Upper bounds are rarely necessary.
Guillaume Martres
@smarter
@tpolecat conversation on this issue was moved to scala/scala
Rob Norris
@tpolecat
ah
Guillaume Martres
@smarter
(spoiler: it's fixed in dotty)
cmhteixeira
@cmhteixeira
@tpolecat As smarter says, its on scala/scala. Thanks. The question was also more with the objective of understanding why that was happening. I was already aware of the implicit alternative. I appreciate it though!
For reference, we ended up opening this ticket: scala/bug#12413
Rob Norris
@tpolecat
ok
Swoorup Joshi
@Swoorup
this should ideally fail type check isn’t it?
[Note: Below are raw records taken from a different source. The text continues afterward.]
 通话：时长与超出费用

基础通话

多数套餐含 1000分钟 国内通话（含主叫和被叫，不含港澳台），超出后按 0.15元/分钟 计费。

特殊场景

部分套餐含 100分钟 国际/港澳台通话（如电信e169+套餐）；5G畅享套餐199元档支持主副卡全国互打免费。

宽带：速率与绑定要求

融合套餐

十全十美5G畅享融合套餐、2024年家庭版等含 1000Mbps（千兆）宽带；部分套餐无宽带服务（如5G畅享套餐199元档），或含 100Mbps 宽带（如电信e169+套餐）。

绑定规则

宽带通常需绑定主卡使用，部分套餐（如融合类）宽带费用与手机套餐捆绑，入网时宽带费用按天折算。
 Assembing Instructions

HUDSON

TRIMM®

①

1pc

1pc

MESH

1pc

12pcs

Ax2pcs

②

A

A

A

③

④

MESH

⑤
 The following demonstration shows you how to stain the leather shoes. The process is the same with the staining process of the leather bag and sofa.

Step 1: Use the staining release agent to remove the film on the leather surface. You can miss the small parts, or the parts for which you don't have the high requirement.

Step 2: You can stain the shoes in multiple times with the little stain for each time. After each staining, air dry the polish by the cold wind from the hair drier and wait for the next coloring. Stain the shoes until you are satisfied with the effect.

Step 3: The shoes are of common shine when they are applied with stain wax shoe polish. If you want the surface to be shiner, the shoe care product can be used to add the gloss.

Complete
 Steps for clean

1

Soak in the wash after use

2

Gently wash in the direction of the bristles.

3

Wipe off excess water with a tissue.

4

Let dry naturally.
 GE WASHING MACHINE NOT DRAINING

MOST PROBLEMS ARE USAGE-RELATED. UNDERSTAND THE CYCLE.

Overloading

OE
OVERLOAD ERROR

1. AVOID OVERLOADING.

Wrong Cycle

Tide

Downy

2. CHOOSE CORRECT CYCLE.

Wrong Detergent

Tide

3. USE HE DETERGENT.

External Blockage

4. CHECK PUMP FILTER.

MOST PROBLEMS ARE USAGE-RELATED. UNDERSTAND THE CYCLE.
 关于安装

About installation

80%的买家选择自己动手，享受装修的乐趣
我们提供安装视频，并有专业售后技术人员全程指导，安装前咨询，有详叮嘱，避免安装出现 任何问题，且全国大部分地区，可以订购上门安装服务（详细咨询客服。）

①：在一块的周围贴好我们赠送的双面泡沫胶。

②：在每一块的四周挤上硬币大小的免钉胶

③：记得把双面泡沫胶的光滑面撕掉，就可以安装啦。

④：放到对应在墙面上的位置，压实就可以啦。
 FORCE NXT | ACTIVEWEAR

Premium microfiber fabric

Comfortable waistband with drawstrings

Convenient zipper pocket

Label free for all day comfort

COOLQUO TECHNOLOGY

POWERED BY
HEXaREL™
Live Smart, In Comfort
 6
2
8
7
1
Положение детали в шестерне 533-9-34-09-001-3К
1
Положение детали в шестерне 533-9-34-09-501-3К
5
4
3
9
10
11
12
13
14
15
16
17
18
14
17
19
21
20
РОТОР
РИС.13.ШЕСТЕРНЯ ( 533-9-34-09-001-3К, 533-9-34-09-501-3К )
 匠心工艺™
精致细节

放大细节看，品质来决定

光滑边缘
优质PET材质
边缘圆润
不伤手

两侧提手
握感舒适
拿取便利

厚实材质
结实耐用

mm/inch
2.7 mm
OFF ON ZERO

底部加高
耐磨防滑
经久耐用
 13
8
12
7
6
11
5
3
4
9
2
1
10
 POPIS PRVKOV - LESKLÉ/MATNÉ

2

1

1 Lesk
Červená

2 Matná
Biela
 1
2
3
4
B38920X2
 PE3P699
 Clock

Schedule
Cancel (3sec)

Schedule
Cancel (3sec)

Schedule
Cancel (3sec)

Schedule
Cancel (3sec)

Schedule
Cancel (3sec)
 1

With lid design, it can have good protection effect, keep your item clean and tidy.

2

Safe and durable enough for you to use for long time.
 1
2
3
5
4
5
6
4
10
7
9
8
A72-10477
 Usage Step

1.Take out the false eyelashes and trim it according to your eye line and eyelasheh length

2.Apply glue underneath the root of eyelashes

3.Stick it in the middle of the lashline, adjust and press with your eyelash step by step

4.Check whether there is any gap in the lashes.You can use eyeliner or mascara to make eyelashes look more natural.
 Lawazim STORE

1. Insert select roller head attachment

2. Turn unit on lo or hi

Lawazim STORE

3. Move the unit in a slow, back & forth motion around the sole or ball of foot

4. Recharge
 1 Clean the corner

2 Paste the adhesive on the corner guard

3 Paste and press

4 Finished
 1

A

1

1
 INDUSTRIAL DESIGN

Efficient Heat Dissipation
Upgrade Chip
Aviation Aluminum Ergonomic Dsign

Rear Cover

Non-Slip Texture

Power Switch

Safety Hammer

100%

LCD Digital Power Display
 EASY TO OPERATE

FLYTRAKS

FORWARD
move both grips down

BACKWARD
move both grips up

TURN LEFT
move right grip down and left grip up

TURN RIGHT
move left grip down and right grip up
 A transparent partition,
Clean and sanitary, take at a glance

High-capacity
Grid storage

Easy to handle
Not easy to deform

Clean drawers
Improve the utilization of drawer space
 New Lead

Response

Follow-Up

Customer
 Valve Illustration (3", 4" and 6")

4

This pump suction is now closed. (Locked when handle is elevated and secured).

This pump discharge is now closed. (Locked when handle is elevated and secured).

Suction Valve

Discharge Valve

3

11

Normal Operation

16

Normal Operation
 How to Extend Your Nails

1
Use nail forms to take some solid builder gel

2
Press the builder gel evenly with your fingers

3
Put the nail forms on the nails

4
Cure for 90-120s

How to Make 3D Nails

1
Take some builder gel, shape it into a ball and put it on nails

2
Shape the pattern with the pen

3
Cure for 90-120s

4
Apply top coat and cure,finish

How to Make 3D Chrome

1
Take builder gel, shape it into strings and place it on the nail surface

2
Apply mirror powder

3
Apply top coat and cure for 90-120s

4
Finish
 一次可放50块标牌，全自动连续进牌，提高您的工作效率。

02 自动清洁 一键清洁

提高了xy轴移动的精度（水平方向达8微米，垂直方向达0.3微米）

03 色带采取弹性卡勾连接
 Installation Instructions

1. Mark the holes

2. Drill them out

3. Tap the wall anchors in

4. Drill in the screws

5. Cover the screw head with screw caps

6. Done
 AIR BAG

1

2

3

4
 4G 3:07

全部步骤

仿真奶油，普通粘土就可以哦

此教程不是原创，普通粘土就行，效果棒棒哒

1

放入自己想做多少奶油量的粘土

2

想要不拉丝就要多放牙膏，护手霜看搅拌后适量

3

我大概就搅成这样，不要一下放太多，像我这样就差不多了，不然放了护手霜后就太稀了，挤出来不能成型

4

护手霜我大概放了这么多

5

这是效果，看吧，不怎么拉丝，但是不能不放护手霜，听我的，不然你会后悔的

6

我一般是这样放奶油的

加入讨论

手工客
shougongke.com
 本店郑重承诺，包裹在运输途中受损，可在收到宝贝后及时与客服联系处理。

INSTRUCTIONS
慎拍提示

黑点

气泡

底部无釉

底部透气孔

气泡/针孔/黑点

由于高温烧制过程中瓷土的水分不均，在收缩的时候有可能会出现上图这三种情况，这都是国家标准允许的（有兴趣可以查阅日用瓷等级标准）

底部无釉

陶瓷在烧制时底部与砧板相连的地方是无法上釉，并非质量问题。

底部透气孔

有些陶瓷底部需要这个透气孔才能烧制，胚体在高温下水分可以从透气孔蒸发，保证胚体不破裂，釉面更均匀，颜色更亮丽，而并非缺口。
import scala.language.implicitConversions

type Timeframe = "1m" | "2m" | "1H"
type TimeframeN = 1 | 2 | 60

def manualConvertToN(tf: Timeframe): TimeframeN = tf match
  case "1m" => 1
  case "2m" => 2
  case "1H" => 60
  case "4H" => 60 // incorrect
Rob Norris
@tpolecat
Seems like a bug to me. Looks like it's checking that the LHS is a string (case true => ... fails) but it needs to check that it's a Timeframe.
Swoorup Joshi
@Swoorup
yep logged a bug: lampepfl/dotty#12805
seems to prematurly widen
sinanspd
@sinanspd
hmm
aren't Enums a better use for this ?
like i am actually not sure what the expected behavior here should be
You are creating a union type with concrete values, no?
sinanspd
@sinanspd
nvm it seems like this is in fact expected to work
Swoorup Joshi
@Swoorup
they are good near the boundaries interacting with other languages, or doing things like
def acceptFontSize(fontSize: 9 | 10 | “11rem”) = ???